Supomos que na origem da fixação de tão elevado número de oficinas navais na Outra Banda, estarão as obras do aterro do Porto de Lisboa, que nos finais do século XIX expulsaram das praias de Santos mais de duas dezenas de estaleiros artesanais de gestão familiar, a que se vieram juntar mais tarde muitos outros que subsistiam na Junqueira, encerrados compulsivamente pelos mesmos motivos.

IV

Em 10 de Junho de 1865, António José Sampaio procede à escritura do aluguer de um pedaço de salgado na Praia da Lapa, em Cacilhas, para aí construir um estaleiro de maiores dimensões que aqueles que possuía nas proximidades da Quinta do Outeiro e no lugar da Mutela. Em 17 de Dezembro de 1872, aquele industrial paga à Câmara Municipal de Almada, pelo foro do referido salgado situado em Cacilhas, a importância de vinte e dois mil e quinhentos réis.

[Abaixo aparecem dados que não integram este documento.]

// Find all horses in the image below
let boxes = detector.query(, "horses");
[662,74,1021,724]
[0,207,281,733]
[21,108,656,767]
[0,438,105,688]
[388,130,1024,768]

Durante duas décadas, serão construídas e reparadas naquele estaleiro imensas embarcações e navios de tonelagem variável, em madeira e aço, até que, em 31 de Dezembro de 1893, o estaleiro é vendido à firma Parry & Son, por noventa contos de réis, confirmando-se a transacção por escritura de 15 de Julho de 1899.
A firma H. Parry tinha sua sede na Boa-Vista, em Lisboa, possuindo porém umas instalações navais no lugar do Ginjal, junto à "Praia das Lavadeiras", no sopé do morro em que assenta o castelo de Almada.